取り組む課題:
- A) はしらベンチに関する文書をもとに、次の問いに答えなさい。
(i) はしらベンチを開発・商品化したのはどこで、それはいつか。
(ii) 主に使用している角材は何の木で、樹齢はどの程度か。
(iii) 令和3年度末の時点で、何か所に何基設置されているか。
- B) 次の各記述がはしらベンチに関する文書の内容と合っているかを「はい」か「いいえ」で答え、判断の根拠となる文書中の語句をそのまま引用しなさい。
(i) はしら材には防腐剤が使われている。
(ii) レンタルの場合、座面のはしら材は6か月に1度新しい木材に入れ替えられる。
(iii) 令和元年度から5年度までの5年間で200基を設置することが目標とされている。

出典文書:
----
県が管理するメイプル通り(国道299号)は、道路占用の許可を得て2基設置。

特徴的な取組として公共施設や民地などへ設置を進めている西川材を利用した「はしらベンチ」は、市役所、市民会館、図書館などの公共施設は19基、民地には、主に中心市街地を中心に、道路に面する民地側に21基が設置されている。

本市のベンチの設置状況、さらには特徴的な取組としてはしらベンチの設置状況についても分かりました。

【質問】

これがいかに特徴的な取り組みであるか、仕組みをご存知でない方もおられますので、はしらベンチがどのようなものか、詳細をおうかがいします。

【答弁概要】

はしらベンチは、西川バウム合同会社様が、平成30年に開発・商品化したもの。

通常、製材所で挽かれた柱や梁材は、数か月天然乾燥される。
この乾燥させる場所をまちなかに移動し、家をつくる材料のサイズや、香り、手触りなどを感じていただこうとベンチにしたものが「はしらベンチ」。

ベンチの座面がいわゆる「はしら材」で、飯能市森林認証材の間伐材を使用。
はしら材は、乾燥過程であることから、実際に柱材が乾燥する期間として6か月程度を目安に定期的に入替する。

交換されたはしら材は、公園などの遊歩道や、ウッドデッキ、ストーブの薪、チップなど、2次利用、3次利用し、最終的には土に還すことを目的としている。
そのため、はしら材については、塗料や防腐剤などは一切使用していない。

主に使用している角材は、130~150mmの杉又は桧材で、樹齢は50~70年程度。

ベンチの資材の準備や運搬、設置、入替作業には、飯能市シルバー人材センターを活用など、高齢者の雇用機会の創出にも寄与している。

購入とレンタルがあり、レンタルの場合は、座面のはしら材を6か月に1度新しい木材に入替する。

はしら材を乾燥させる過程をベンチとして活用して、2次3次と活用し、土に還す。
この取り組みについては、市でも令和元年度から予算化され、今年度は300万ほど計上されています。

木材の利活用としてとても時代に即した素敵な取り組みで、環境にも座る人にも優しく、木のぬくもりにも触れられる。

これがどんどん増えたら、休む場所もできてよいですが、予算は限られており、ただ設置数を増やすというものではないところです。

【質問】

この取り組みの目的、現在までの主な成果、今後の展開については。

【答弁概要】

西川材に直接触れ、香りを感じられ、またベンチという手軽に誰でも利用できるものであることから、飯能市森林認証材や西川材を知っていただくための普及啓発に効果的であると考え、令和元年度から5年度までの5年間で市内公共施設を中心に100基設置することを目標に取組をしているところ。

令和元年度は18か所に30基、令和2年度は元年度設置したもののほかに新に3か所に5基、令和3年度は新に14か所25基設置し、令和3年度末で、35か所に60基設置。

そして、今年度新に40設置する計画で、目標年度を1年前倒しで、100基設置することとなる。

設置場所について、初年度である令和元年度は、市役所を始めとする市の公的・公共施設や、市内の商業施設等に設置したが、令和2年度以降は、飯能市内の集客施設のほか、市外への発信を目的に、さいたま市役所や所沢市役所、ウエスタ川越などへの設置も進めている。
----
抜粋データ:
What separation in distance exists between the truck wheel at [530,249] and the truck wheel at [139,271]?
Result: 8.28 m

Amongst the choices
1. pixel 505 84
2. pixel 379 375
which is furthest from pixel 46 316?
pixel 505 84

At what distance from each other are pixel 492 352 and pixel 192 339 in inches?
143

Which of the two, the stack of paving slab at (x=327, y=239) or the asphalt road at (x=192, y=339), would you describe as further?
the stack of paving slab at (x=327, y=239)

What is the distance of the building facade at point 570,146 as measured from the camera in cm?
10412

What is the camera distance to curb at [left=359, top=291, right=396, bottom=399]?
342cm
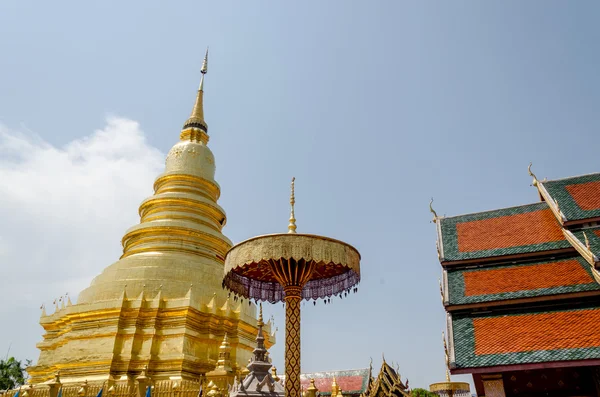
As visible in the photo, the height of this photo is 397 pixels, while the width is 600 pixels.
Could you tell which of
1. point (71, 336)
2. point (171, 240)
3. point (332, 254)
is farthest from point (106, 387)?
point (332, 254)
----
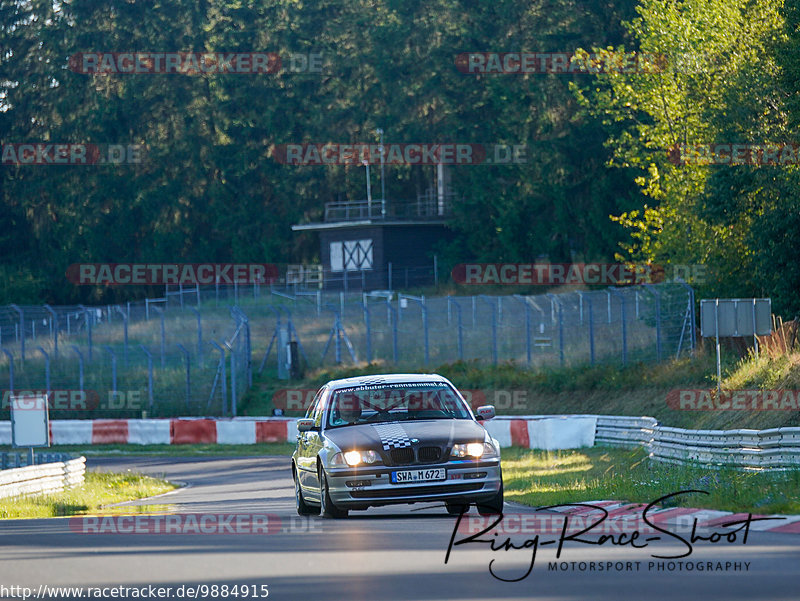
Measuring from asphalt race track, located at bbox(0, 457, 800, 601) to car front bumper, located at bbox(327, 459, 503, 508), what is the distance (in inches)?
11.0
----
課題ごとの回答:
- A)
(i) 西川バウム合同会社が平成30年に開発・商品化した。
(ii) 杉または桧で、樹齢は50~70年程度。
(iii) 35か所に60基。

- B)
(i) いいえ。「塗料や防腐剤などは一切使用していない」
(ii) はい。「レンタルの場合は、座面のはしら材を6か月に1度新しい木材に入替する」
(iii) いいえ。「令和元年度から5年度までの5年間で市内公共施設を中心に100基設置することを目標に取組をしているところ」